- **Instructions for the task**: Return each line of the listing below that contains the string "instances".

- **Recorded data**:

= = = = =

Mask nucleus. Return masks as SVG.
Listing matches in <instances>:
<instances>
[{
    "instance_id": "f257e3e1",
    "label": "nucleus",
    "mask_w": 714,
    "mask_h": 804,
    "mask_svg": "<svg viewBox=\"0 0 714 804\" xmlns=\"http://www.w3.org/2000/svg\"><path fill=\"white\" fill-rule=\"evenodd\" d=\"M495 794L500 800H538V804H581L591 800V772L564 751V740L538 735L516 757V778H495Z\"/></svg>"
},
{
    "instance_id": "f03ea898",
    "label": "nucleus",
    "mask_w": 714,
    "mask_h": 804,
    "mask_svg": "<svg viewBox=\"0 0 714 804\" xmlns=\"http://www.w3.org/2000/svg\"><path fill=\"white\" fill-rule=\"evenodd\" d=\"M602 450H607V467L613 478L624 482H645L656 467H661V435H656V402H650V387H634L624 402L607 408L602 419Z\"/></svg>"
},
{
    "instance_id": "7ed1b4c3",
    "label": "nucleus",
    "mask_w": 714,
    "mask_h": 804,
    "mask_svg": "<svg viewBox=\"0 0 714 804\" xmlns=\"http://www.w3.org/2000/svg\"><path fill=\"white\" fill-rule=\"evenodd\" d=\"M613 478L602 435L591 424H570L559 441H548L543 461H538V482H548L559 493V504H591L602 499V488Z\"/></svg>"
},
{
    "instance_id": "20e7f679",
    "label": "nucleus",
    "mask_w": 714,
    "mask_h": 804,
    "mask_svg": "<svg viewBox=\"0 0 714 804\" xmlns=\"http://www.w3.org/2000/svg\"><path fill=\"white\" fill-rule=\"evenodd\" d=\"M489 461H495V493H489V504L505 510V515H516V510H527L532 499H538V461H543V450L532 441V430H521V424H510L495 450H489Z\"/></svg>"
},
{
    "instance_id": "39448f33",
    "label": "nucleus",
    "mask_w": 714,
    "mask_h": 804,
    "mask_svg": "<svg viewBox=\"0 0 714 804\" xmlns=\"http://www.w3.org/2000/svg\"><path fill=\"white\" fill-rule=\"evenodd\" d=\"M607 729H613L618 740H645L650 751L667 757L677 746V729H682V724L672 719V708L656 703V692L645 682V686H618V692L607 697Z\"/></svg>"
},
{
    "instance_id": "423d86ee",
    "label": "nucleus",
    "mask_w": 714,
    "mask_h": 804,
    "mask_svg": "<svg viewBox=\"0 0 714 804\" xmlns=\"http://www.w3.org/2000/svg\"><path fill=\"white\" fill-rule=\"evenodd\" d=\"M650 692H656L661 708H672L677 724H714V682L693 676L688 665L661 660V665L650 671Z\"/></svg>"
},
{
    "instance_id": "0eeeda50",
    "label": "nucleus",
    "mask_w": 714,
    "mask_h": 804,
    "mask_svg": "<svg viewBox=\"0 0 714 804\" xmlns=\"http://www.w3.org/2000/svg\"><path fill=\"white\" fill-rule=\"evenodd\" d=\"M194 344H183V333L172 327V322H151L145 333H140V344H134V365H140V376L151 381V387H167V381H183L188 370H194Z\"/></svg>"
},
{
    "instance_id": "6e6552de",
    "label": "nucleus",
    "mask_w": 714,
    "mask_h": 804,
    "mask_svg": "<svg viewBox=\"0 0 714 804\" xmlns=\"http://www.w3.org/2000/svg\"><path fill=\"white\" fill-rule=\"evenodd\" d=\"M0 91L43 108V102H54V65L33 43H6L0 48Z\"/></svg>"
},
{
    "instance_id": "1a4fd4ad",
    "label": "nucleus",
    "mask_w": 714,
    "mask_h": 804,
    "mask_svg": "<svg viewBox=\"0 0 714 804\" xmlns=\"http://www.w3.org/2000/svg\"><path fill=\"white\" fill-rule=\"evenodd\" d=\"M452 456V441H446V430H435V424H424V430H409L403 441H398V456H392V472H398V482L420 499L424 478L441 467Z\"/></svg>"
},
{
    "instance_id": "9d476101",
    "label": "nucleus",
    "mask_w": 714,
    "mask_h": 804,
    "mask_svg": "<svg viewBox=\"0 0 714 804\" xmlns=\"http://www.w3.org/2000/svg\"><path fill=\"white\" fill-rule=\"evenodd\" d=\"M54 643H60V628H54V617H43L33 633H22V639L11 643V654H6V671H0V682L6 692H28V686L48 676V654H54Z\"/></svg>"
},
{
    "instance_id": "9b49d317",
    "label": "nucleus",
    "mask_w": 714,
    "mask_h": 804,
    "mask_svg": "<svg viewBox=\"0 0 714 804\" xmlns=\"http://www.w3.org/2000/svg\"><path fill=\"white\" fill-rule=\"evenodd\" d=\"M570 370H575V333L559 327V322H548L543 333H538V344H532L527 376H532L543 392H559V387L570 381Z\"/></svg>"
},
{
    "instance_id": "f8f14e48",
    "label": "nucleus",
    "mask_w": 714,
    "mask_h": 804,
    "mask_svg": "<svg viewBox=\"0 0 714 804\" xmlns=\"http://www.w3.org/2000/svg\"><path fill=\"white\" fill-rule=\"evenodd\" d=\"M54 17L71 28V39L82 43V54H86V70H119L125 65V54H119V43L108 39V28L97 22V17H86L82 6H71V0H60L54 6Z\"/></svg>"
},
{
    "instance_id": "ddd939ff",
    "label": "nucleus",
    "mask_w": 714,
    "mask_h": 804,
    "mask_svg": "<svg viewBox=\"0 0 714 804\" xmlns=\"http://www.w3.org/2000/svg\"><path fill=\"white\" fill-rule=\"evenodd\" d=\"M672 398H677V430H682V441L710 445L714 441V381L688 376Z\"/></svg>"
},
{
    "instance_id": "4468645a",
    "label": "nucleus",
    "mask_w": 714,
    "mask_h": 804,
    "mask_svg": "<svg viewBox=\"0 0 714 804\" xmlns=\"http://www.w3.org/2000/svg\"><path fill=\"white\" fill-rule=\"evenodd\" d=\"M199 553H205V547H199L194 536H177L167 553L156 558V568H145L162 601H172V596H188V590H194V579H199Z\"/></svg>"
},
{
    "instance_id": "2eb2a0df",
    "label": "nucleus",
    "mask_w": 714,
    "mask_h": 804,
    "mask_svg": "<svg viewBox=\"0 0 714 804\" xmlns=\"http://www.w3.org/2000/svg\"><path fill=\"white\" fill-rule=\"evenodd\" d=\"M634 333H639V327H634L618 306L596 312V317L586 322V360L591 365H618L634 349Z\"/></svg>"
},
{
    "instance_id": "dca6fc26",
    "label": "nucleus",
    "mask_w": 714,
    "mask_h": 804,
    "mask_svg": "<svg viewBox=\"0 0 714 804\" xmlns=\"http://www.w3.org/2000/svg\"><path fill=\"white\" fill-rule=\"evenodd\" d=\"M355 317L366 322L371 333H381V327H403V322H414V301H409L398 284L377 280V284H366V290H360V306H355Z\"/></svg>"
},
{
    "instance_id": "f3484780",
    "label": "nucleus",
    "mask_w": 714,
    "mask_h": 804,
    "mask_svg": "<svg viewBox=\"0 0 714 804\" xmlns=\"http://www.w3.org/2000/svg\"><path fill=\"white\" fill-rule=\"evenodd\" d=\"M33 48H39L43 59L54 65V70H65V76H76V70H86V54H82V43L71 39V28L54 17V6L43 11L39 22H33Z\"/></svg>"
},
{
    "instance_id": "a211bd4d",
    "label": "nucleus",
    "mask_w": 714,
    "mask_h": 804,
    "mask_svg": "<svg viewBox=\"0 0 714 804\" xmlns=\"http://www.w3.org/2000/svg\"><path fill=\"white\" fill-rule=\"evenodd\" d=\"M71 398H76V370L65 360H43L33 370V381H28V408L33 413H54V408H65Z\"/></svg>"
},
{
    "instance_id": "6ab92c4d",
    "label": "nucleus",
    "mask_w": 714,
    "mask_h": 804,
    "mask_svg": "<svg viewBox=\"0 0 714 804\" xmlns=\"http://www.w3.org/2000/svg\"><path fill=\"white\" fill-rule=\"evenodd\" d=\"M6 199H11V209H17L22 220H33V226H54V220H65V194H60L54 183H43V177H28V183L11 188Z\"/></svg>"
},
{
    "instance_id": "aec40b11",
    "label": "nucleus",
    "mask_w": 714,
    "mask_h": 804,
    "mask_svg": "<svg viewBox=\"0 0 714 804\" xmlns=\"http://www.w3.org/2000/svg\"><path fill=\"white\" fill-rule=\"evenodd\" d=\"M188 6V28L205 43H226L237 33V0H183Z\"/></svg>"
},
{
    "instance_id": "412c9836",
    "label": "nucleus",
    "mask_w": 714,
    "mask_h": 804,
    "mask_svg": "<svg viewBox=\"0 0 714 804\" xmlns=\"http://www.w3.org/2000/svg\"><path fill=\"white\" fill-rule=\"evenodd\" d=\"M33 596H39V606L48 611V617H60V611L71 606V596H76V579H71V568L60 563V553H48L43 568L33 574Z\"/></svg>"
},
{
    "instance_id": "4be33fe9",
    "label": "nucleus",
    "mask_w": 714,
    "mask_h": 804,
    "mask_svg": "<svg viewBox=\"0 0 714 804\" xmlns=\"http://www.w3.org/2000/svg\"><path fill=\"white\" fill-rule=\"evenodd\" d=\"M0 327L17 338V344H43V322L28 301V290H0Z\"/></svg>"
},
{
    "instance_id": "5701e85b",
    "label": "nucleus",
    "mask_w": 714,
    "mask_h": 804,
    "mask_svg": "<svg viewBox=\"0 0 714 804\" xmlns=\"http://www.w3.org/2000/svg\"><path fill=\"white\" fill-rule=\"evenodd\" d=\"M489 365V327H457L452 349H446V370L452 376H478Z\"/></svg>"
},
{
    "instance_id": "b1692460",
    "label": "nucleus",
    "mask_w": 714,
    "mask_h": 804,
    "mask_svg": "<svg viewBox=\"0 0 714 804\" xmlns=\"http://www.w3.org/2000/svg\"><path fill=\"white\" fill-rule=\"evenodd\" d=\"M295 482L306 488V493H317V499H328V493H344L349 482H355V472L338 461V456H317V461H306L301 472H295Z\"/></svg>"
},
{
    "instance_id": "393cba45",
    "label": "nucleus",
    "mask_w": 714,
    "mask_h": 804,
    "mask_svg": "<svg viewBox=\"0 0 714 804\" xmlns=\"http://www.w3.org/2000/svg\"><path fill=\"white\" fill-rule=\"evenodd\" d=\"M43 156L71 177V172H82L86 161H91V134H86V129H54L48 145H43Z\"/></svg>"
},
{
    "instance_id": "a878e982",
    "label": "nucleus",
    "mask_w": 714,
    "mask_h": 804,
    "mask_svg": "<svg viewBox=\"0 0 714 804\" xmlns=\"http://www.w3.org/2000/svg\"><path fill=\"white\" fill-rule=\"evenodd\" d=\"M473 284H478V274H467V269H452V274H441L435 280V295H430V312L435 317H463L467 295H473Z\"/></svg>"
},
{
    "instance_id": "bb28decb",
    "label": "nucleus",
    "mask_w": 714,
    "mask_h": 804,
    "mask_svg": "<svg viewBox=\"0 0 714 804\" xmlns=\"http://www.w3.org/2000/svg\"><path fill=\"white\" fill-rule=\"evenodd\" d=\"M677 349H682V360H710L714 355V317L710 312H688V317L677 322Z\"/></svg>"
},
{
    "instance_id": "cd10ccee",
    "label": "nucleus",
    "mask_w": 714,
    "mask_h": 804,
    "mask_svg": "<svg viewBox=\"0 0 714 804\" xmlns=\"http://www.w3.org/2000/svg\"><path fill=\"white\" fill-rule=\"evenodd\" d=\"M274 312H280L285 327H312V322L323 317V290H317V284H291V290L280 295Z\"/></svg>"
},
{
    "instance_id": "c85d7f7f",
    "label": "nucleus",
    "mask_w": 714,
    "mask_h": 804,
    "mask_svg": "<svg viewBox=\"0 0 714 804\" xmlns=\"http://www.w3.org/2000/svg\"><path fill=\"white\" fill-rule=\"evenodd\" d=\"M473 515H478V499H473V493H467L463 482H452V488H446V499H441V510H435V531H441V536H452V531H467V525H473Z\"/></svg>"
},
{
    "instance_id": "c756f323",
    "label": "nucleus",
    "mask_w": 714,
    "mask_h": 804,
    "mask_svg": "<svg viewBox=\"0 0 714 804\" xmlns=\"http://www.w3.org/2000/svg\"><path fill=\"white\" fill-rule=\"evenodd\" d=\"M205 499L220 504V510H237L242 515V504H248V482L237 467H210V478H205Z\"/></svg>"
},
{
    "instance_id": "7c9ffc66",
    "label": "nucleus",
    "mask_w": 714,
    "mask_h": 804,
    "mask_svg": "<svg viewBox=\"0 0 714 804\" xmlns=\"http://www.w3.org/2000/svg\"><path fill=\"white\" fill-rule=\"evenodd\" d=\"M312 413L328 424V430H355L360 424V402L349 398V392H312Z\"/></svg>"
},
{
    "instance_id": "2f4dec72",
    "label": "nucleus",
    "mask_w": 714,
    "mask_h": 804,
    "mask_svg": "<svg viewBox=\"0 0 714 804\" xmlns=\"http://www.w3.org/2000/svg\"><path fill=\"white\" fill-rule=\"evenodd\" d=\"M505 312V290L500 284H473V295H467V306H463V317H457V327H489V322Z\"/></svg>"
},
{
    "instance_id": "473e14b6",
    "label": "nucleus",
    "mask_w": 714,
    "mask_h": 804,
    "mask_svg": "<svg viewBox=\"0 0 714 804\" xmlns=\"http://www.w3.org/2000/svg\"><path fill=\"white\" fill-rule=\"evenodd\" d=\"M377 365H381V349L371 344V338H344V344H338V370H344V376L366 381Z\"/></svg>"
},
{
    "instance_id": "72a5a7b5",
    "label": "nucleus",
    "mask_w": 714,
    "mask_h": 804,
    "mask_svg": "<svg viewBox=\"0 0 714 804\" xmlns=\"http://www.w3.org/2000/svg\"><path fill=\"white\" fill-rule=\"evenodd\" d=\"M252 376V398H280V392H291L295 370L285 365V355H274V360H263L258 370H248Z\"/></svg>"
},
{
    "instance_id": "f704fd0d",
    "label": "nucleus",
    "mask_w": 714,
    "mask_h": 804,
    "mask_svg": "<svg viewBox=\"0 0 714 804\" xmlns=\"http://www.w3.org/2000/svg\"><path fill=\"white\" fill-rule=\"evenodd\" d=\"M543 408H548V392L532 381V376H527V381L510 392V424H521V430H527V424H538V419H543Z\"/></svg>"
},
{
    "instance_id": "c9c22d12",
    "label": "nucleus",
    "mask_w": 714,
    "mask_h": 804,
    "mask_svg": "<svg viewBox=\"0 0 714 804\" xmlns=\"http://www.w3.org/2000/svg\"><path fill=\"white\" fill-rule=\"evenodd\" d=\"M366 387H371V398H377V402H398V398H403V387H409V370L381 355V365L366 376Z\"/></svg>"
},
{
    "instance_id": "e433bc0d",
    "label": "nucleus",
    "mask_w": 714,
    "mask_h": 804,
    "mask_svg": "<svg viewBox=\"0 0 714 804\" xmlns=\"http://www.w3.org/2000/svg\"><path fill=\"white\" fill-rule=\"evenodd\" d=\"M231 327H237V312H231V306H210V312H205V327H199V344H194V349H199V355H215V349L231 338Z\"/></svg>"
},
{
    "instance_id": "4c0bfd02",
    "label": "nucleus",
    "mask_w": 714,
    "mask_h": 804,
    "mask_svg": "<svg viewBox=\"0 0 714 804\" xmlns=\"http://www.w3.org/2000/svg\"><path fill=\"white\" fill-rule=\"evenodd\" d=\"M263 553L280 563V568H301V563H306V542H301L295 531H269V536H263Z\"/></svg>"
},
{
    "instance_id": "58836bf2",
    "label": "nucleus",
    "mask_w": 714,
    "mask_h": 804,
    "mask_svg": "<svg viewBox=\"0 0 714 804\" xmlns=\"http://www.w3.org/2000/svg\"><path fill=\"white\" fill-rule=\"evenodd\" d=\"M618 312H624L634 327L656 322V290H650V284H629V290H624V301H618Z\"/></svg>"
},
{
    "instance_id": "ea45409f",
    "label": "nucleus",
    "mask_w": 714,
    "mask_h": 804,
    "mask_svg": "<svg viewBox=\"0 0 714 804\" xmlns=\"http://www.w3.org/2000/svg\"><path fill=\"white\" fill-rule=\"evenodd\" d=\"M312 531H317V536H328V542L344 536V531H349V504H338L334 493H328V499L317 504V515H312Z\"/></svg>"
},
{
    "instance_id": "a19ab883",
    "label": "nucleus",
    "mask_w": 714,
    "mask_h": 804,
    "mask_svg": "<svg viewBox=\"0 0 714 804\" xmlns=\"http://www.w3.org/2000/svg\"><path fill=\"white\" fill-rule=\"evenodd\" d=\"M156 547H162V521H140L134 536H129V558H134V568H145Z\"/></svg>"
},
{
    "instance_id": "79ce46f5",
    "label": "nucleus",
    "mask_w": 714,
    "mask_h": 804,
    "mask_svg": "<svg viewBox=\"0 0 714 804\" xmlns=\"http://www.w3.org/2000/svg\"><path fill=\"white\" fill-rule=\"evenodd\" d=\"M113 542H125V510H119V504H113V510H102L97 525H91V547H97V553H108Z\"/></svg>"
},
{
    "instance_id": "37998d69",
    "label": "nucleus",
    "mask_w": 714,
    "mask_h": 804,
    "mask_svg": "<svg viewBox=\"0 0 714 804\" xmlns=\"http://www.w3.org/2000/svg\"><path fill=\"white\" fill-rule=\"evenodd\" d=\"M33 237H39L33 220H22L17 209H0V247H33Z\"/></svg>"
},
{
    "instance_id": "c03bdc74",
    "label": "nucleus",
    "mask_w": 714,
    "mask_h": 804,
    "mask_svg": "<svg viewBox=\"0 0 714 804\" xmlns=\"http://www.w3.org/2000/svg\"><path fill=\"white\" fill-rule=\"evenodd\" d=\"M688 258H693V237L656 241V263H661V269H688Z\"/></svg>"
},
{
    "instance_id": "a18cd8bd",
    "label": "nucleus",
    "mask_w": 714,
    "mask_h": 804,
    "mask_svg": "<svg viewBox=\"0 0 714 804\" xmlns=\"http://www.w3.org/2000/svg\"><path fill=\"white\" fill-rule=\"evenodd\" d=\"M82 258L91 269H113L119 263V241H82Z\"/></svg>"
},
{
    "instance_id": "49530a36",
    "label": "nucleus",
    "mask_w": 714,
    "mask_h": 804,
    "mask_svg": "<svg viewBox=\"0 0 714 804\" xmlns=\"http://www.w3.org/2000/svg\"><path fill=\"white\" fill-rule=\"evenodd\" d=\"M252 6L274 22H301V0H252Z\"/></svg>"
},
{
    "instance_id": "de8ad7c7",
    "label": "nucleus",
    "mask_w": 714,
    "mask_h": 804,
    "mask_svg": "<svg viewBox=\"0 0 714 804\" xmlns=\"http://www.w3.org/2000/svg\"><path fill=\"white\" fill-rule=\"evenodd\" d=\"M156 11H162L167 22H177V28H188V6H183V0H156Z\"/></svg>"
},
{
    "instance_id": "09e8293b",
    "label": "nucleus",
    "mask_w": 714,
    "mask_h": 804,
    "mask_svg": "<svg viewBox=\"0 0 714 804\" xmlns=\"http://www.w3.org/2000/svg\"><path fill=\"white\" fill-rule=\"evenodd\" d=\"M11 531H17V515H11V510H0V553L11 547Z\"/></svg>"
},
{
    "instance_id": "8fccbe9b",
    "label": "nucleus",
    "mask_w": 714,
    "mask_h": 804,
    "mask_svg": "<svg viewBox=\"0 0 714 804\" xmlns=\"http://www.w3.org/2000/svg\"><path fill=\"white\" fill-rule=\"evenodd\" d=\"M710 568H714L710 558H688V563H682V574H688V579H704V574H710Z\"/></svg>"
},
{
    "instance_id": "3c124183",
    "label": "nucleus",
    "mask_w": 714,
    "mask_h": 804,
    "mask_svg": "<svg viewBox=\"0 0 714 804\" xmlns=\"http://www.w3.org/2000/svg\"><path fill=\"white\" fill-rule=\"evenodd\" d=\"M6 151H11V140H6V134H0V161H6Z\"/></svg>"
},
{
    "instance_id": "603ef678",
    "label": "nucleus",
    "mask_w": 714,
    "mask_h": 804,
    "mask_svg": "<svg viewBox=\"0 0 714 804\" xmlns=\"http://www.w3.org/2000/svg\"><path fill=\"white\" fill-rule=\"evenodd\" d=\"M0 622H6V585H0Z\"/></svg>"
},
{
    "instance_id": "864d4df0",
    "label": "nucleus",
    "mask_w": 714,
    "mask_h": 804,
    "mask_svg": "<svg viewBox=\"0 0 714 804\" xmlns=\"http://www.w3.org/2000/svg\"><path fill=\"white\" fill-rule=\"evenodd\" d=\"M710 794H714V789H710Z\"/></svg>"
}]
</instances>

= = = = =

- **Response to this exercise**:
Listing matches in <instances>:
<instances>
</instances>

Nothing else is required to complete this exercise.